What can you do? I don't want to critique your current therapist, and I truly don't know enough to do that, at all. But I will say that you must resolve not just the losses involved in your early family experiences but most primarily the sheer fearfulness of it. It wasn't safe for you to be in your home. People who should have protected you did not. This typically results in some seriously disruptive memories and distorting ways of thinking. All this can usually be productively addressed by a competent therapist who specializes in psychological trauma. Once you do that, most any therapist can finish what remains to be finished.
That's my central recommendation for you. Prioritize not the grief but the fear associated with your childhood. This will be life changing for you, I'll predict.
I hope for the very best for you. Don't give up!
And congratulations on being able to have an intimate relationship with someone you love. That is a very good indicator, to me, that you can resolve these awful issues you have written about.
I'm so sorry to hear of you losses. That's a large burden to carry forward through your days. I don't think your class is going to be sufficient, although it's likely helpful and informative, and you should probably stay with it. Serious grief such as yours justifies some time with a therapist. I've worked with a lot of grief, and I can tell you that if it's treated like trauma, it resolves remarkable well and rather easily. This may surprise you, but it's true. Find a person who specializes in working with trauma - you'll be glad you did. We who do this work always work also with grief, because where there's trauma there's grief.
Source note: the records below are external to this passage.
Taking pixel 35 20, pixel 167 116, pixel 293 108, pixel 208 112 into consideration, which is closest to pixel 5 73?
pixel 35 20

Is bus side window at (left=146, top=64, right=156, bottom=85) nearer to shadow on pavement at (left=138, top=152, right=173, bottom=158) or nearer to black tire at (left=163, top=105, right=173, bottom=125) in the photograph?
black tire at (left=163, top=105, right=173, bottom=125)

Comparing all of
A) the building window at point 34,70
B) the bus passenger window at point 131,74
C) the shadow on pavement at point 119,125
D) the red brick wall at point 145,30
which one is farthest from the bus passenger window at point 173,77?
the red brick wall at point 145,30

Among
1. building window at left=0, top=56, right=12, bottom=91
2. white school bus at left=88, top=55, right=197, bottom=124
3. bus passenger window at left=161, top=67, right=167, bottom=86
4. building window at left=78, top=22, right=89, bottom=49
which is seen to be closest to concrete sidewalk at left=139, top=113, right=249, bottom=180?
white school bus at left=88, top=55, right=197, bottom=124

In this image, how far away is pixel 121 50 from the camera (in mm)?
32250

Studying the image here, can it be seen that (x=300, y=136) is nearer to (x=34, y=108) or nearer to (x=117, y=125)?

I've seen (and helped) people get through some really awful losses - and some of them have been suffering for years. It absolutely can be done. You just need to find someone who knows what they're doing. I would estimate that if you don't have other issues (like loss and trauma in childhood), you could successfully work past what you've told me about in only a very few months.
I wish you all the best in your journey.
It sounds to me like you may not have a therapist who is trained to TREAT trauma. Talk therapy just won't do it. NO ONE should struggle for years with PTSD. No one. That's just not necessary or justifiable.
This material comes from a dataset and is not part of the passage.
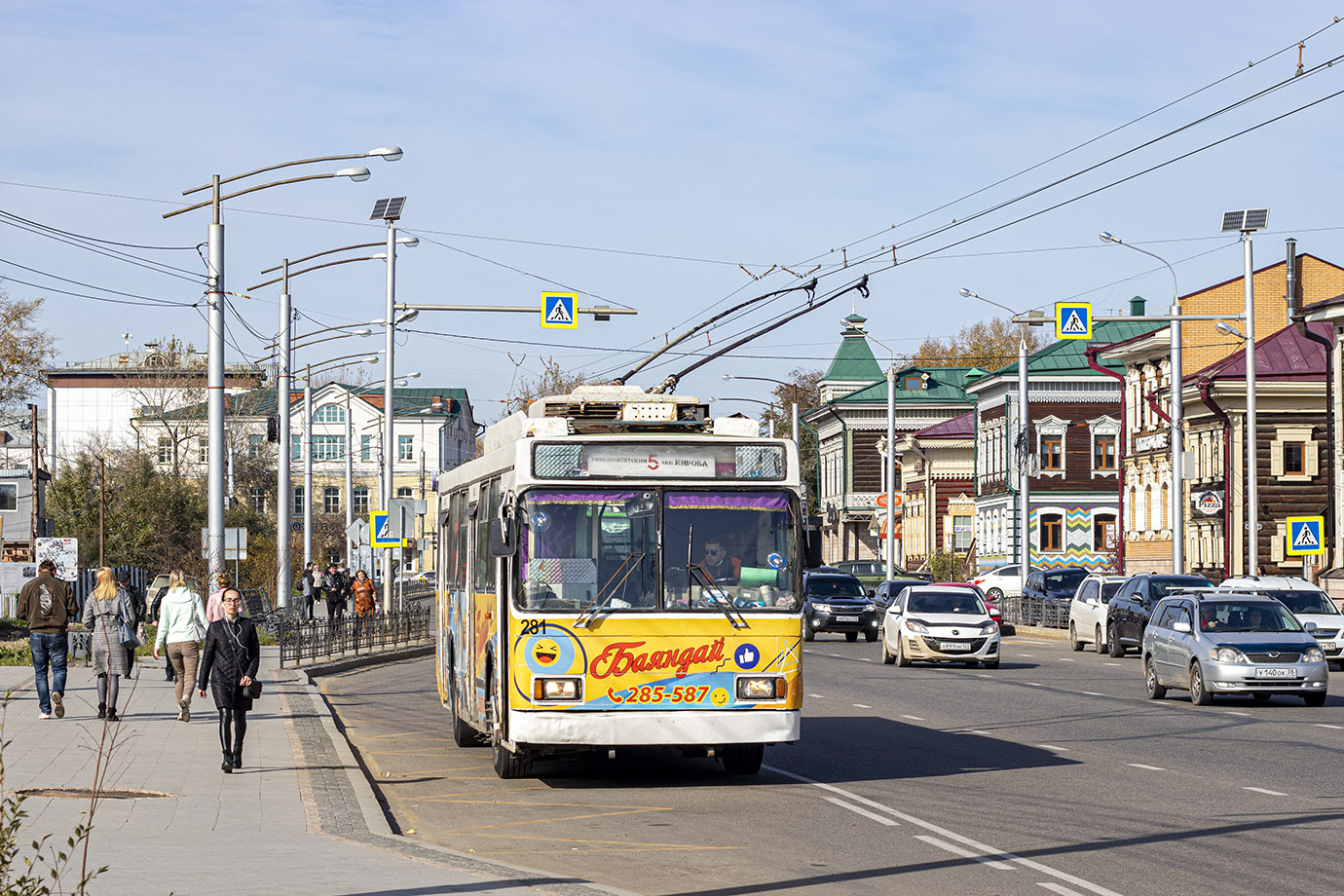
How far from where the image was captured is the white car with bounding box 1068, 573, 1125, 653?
40750mm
So, that's you first issue.
Your second is losses. Doing trauma processing can be a huge help. After that, what you must to is work deliberately to construct a good life. You build this like you build a house - piece by piece. It's your life - make it like you want it. I can't tell you how to do that in this space. But I will suggest this: there are some excellent books and articles coming out now about happiness. Really good stuff. Here's one: Hanson, R. (2013). Hardwiring happiness: the new brain science of contentment, calm, and confidence. http://www.amazon.com/gp/product/0385347316/ref=wms_ohs_product?ie=UTF8&psc=1
I will be writing a review of this book soon. Notice about it will be posted to all the usual social media outlets.
But...deal with the trauma first.
About "quick" trauma therapy: if all depends upon how many traumatic events occurred, the spacing, and how old you were. The more events, and the younger the victim, the long therapy will take. A single event, happening to an adult, can be handled in a couple of sessions, IF the person is ready to do the work. If there are multiple events - spread out over years, during childhood, it may take a couple of years. This assumes you're actually dealing with someone TRAINED to deal with trauma.
I hope this helps your in your thinking.